On July 1, TSMC recently confirmed to foreign technology media TechCrunch that the company was attacked by a cyber attack and some data was leaked.
A TSMC spokesperson said the cybersecurity incident resulted in a data breach “related to the initial setup and configuration of servers,” but that TSMC customer information was not affected.
Extortion group LockBit claimed responsibility for the security breach, listing the data on its website and demanding a ransom of $70 million.
LockBit said that if TSMC does not pay, it will also release passwords and login information. LockBit said the data was stolen from Kinmax Technology, which provides TSMC with IT services such as networking, cloud computing, storage and database management.
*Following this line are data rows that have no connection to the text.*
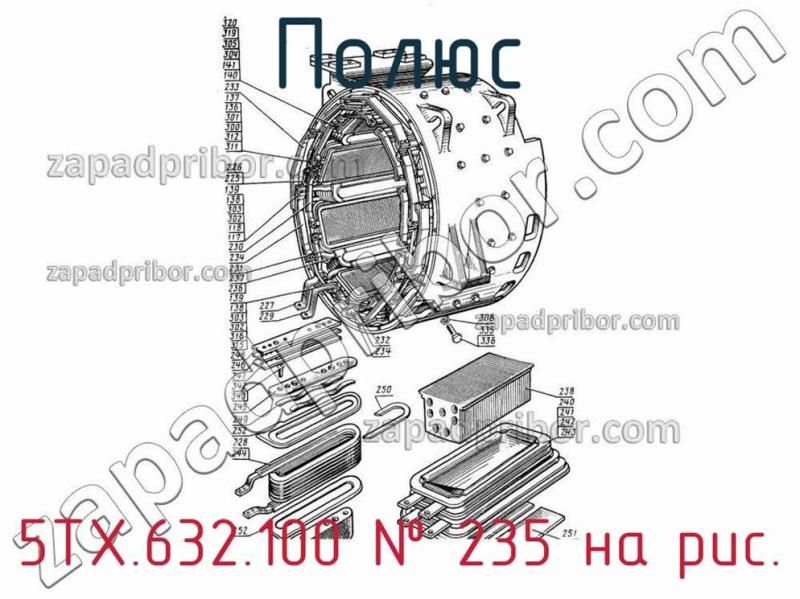 Полюс 5ТХ.632.100 фотография.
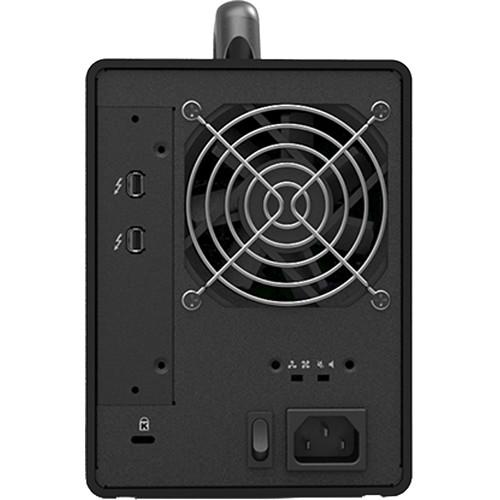 STARDOM 4-Bay Sr4-Tb2-B Thunderbolt2 Enclosure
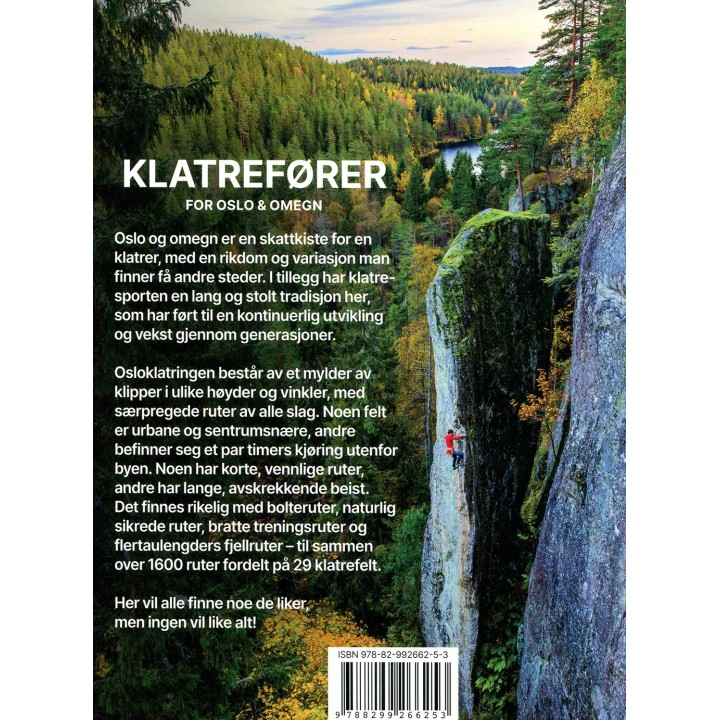 Klatrefører for Oslo & Omegn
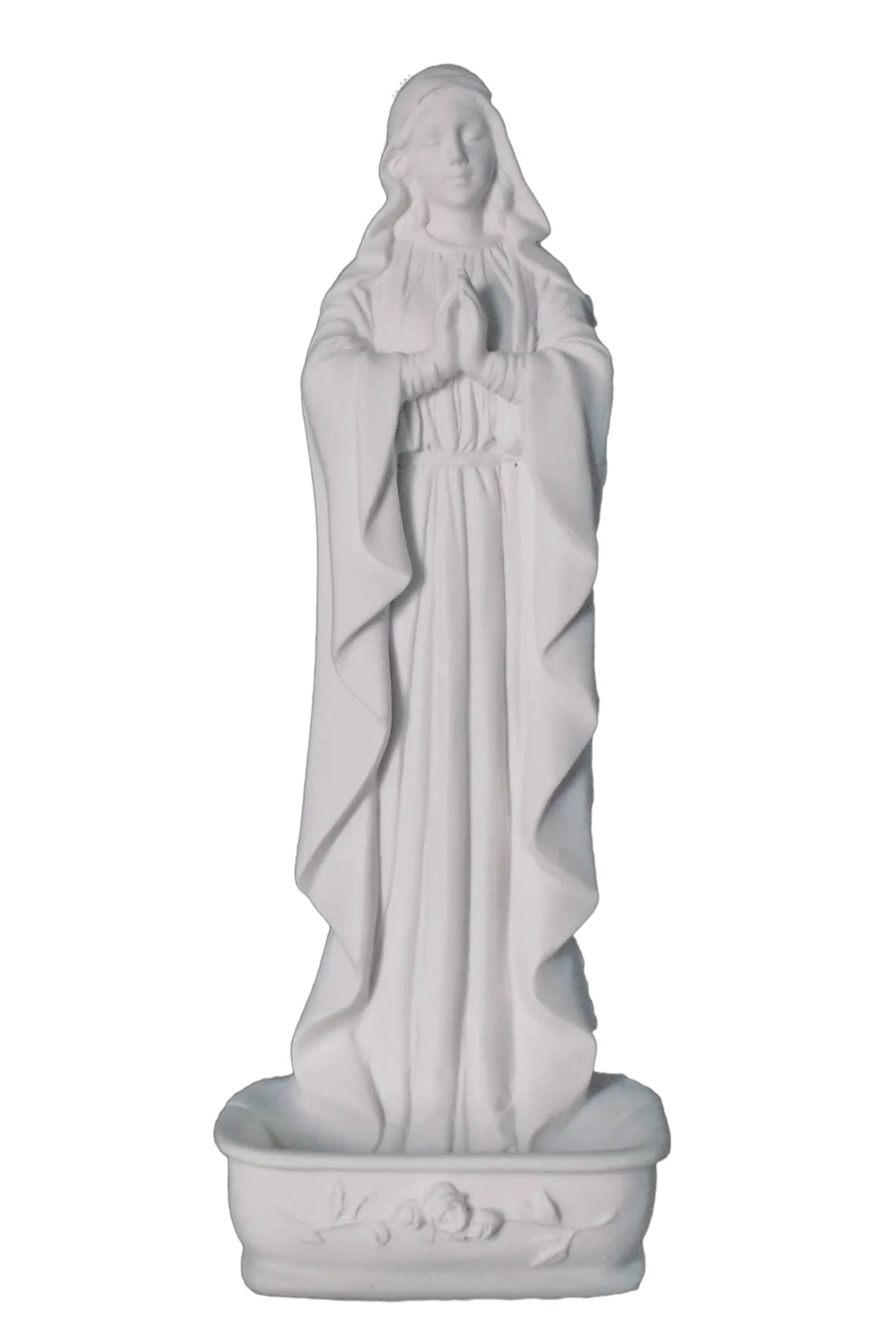 Standing Praying Virgin Rosary Holder/Font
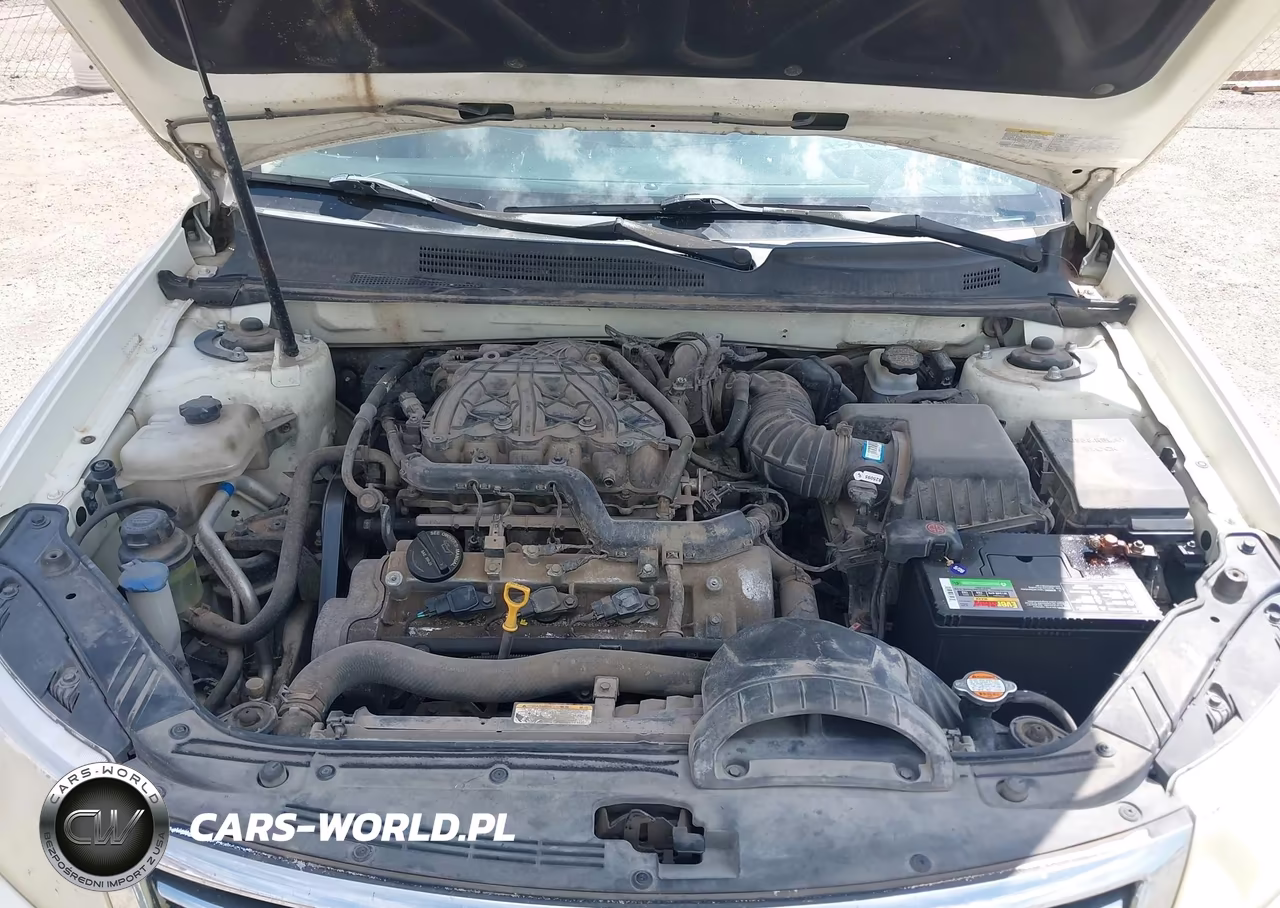 2009 Kia Optima Ex V6 VIN:KNAGE224095357784 - 10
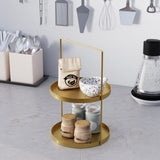 Accesoriu metalic decorativ Tilos-B - Gold, Aur, 21x33x21 cm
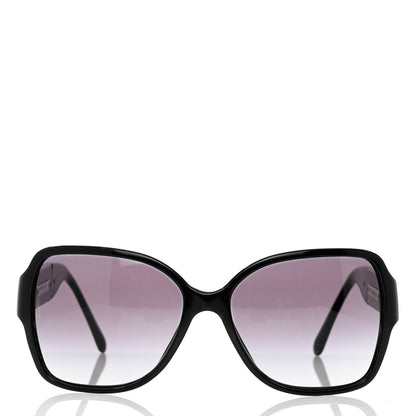 Chanel CC Sunglasses 1345 Black 2 of 7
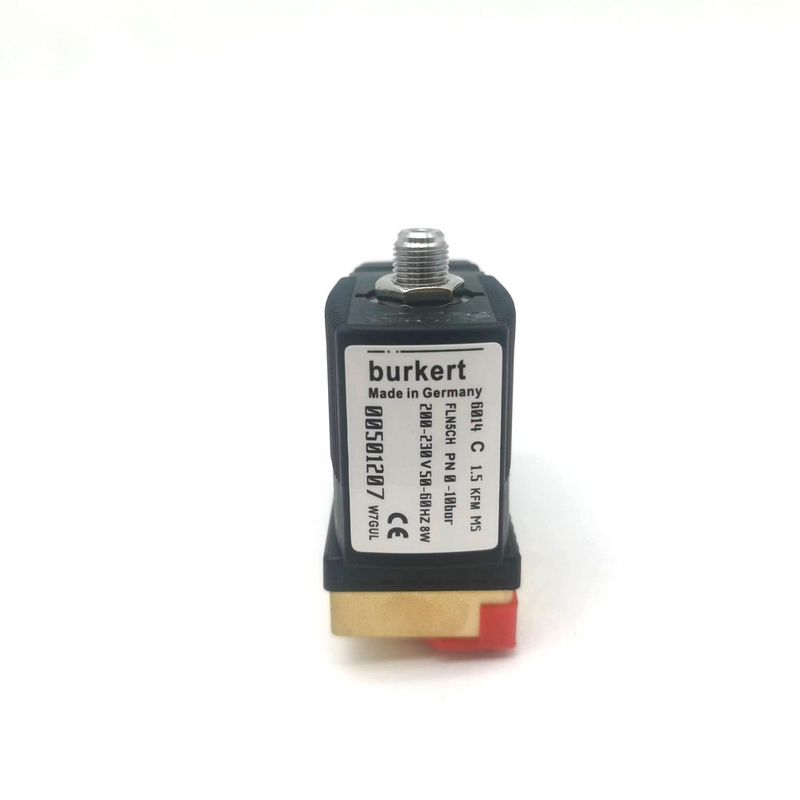 Burkert-solenoïde klep 00303209 met FKM-zegel 5404 G3/4 2/2 Normaal geopend 20 stroomgat DC24V 8W 1-25bar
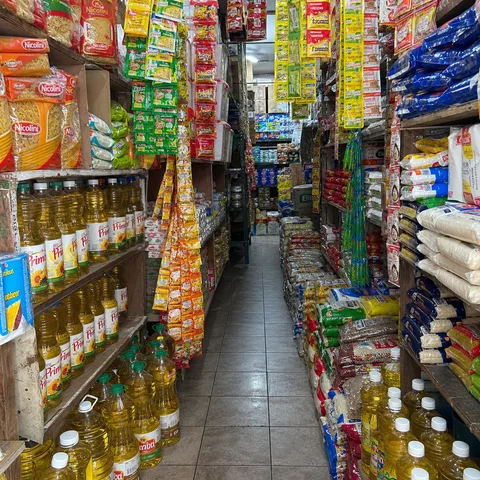 Abarrotes básicos de uso diario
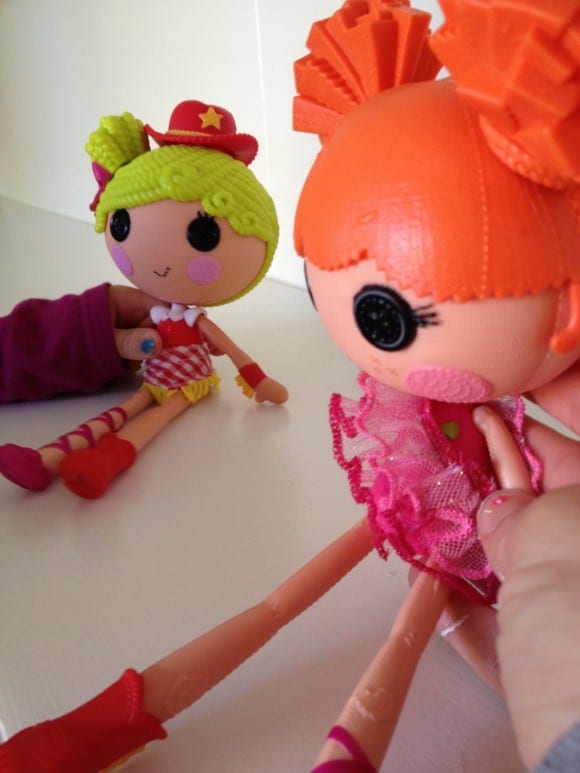 Lalaloopsy dolls party ideas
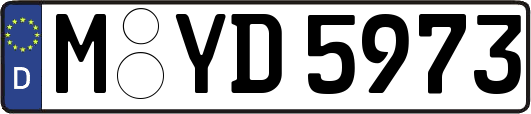 M-YD5973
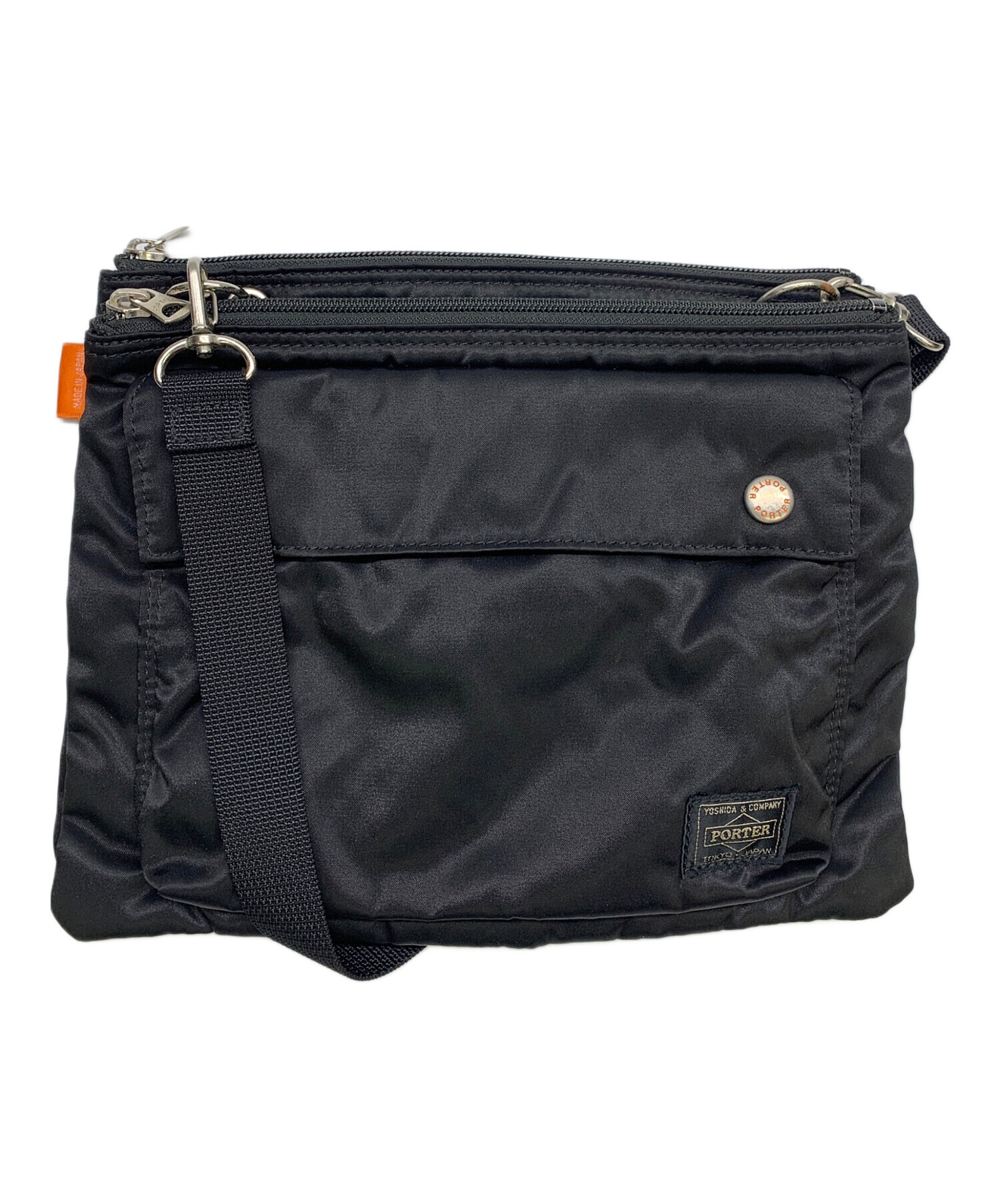 未使用 PORTER ANA 3WAYショルダーバッグ ブラック ポーター 中古・古着通販】PORTER (ポーター) PORTER ANA限定 3WAYショルダー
In recent years, global industrial security incidents have occurred frequently: different types of security threats such as malware, data breaches, and new ransomware attacks have taken turns:
In September 2020, Tal Semiconductor, an Israeli chip foundry, was attacked by a cyber attack, and in order to prevent the impact from expanding, the company suspended some servers and facilities; In November 2021, Danish wind turbine giant Vestas suffered a cyberattack that damaged part of its internal IT infrastructure and led to an as-yet-unspecified data breach; In March 2022, Japan’s Toyota supplier “Kojima Stamping Industry Co., LTD.” was attacked by a cyber attack, resulting in the shutdown of all 14 Toyota factories in Japan; In late May 2022, Foxconn’s production plant in Tijuana (Mexico) was attacked by ransomware and demanded to pay a ransom. These industrial Internet security incidents have affected the normal operation of the economy and society, and also sounded the alarm for China’s industrial security. Therefore, it is urgent to improve the security capability of China’s industrial Internet. In May 2023, Dragos, the first unicorn in the global industrial security market headquartered in Maryland, USA, suffered a suspected ransomware attack, in which a known ransomware criminal organization attempted to undermine Dragos’ security defense system and infiltrate Intranet encryption devices.
With the increasing awareness of global industrial information security risks and the increasing perfection of government regulations, the market size of global industrial information security products continues to expand, the growth rate of service market is accelerating, and the industrial ecosystem and market structure are further improved.
In recent years, under the joint promotion of national policies, industry laws and regulations and enterprise business needs, the digitalization and production automation transformation of industrial enterprises have been further accelerated, and industrial safety has become particularly important as the basis for the stable operation of enterprise business. Among them, industrial control security audit, as a key part of industrial network security construction, has been attached importance by many end users. It is precisely because of its important position in the construction of industrial safety, users have put forward higher requirements for its product performance, function, scene adaptation and other aspects of the ability. In the future, industrial control safety audit products will develop in the direction of intelligence, automation, visualization, coordination and industry on the basis of original capabilities, and truly help users solve security problems on the basis of compliance.